It has been well established that early intervention could have a profound impact on overweight and obesity later in life (24–26). The earlier the intervention the bigger the impact on the child and his family’s lifestyle (27). Many early intervention programs attempt to minimize later overweight and obesity (24, 28, 29). Some of the programs encourage and support breastfeeding over supplementation with formulas (30, 31). Assessing newborn at risk may initiate intervention at a critical period immediately post birth when nutrition habits are determined.
Since early intervention programs might incur high costs (32, 33), better identification of newborn at risk is crucial for allocating available resources (34). However, possible predicting models for identifying newborn at risk were not evaluated so far.
In this study, we assessed three possible models based on growth measurements – LGA, macrosomia and WHO weight-for-length growth percentiles.
Although these models’ AUC is modest (0.588–0.653), and only up to 17% of the children selected based on these models for intervention post birth will eventually become overweight (above 97th percentile at age 18–36 months), this model's prediction is 3-time better than random sampling.
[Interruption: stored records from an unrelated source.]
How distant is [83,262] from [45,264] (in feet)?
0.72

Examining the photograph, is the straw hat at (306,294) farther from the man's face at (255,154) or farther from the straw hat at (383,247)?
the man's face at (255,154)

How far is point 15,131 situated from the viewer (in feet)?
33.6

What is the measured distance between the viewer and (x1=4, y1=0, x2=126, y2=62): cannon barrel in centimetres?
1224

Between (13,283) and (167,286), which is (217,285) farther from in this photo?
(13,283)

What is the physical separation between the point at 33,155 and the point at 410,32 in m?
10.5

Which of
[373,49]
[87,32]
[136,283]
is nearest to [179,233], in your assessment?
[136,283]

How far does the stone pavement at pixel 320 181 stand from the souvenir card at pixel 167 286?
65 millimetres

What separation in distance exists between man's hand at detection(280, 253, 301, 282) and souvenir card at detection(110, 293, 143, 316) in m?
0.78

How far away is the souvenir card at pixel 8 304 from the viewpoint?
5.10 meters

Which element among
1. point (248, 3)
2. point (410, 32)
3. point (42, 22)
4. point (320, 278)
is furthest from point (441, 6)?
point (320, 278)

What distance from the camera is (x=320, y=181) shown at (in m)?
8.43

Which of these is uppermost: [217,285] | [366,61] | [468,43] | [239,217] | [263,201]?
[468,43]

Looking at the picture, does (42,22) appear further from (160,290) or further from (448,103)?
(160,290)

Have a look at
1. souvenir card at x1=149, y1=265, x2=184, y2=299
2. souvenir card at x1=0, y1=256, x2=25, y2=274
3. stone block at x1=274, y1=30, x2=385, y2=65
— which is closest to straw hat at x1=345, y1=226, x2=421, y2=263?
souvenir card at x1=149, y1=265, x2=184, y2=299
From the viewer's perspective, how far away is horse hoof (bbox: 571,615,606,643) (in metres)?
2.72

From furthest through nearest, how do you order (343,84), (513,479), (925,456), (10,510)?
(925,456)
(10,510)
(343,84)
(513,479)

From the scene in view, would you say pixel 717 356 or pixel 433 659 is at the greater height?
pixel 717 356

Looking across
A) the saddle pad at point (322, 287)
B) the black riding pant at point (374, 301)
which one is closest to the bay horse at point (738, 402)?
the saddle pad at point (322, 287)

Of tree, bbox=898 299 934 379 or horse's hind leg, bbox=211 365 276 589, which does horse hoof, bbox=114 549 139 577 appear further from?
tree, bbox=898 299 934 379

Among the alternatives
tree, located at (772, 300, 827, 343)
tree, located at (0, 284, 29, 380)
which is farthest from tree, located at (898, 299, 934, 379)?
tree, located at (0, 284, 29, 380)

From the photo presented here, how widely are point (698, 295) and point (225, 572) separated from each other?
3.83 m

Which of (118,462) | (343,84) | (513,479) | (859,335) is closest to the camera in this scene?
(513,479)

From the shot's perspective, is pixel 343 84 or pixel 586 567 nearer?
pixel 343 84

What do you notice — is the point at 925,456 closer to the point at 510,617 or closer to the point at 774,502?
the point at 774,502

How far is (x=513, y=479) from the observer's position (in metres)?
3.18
Furthermore, 50% of the children selected based on these models for intervention post birth will eventually be at risk for overweight (over 85th percentile at age 18–36 months). Thus, we believe that using these predicting models to detect newborns at risk for overweigh could be beneficial for better directing resources for intervention programs.
There weren't any significant differences using macrosomia or LGA as predicting models, however, using WHO percentiles at birth yield less effective model.
In this study we further attempted to build machine learning model based on many other parameters available in our database including demographic background and pregnancy and birth parameters to improve screening performance. However, this machine learning model did not significantly improve the prediction results.
Our study shows the importance of using macrosomia or LGA as predicting models for identifying neonates at risk for overweight and obesity. In this study our machine learning model did not improve the prediction results of the current simple models available.
The study has several notable strengths. Firstly, it benefits from a substantial cohort of over 200,000 children born within a specific time frame, providing a rich and diverse dataset that closely mirrors the real-world population under investigation. This large and representative dataset enhances the external validity of the study's findings, making them more applicable to the broader population. Secondly, the study offers a comprehensive assessment of multiple prediction models, including the LGA model, Macrosomia model, and WHO Child Growth Standards, as well as a machine learning model. This thorough approach ensures a well-rounded evaluation of available methods for predicting childhood overweight. Furthermore, the study underscores the critical importance of early intervention in addressing childhood overweight and obesity. It emphasizes the potential benefits of identifying at-risk newborns and infants for targeted interventions during the early stages of life, aligning with established principles of prevention and health promotion. Lastly, by comparing and contrasting various prediction models, the study provides valuable insights into which methods may be more effective in identifying newborns at risk. This information can guide healthcare organizations and providers in making informed decisions regarding the selection of appropriate screening tools.
On the other hand, the study is not without limitations. The study acknowledges the limited predictive power of the examined prediction models, whether existing or machine learning-based. Modest area under the curve (AUC) values suggest that a significant number of false positives and false negatives may occur, which could impact the effectiveness of early interventions.While the study discusses the potential benefits of identifying newborns at risk for overweight, it does not delve into the practical implications of resource allocation for intervention programs. Determining the cost-effectiveness and feasibility of implementing such interventions is crucial for healthcare decision-makers.Additionally, the study's findings are primarily applicable to the Israeli population. Although, the Israeli population is divers and multicultural, the direct relevance to other regions or countries with distinct healthcare systems, demographics, and healthcare practices may be limited.
Lastly, the machine learning model's performance did not significantly outperform existing methods, however our multivariable model lies in the absence of crucial parameters. Specifically, important variables such as the mother's weight prior to pregnancy, pregnancy weight gain, gestational diabetes, and smoking status were not available in our database. These factors have been established in the literature as potentially relevant for predicting childhood overweight and obesity. The absence of these variables in our analysis may limit the model's ability to comprehensively account for all pertinent risk factors and could impact the accuracy of predictions related to childhood overweight. (35–39)
Recognizing the significance of early detection and intervention, future research endeavors that incorporate essential parameters could potentially enhance the predictive capabilities of the current model.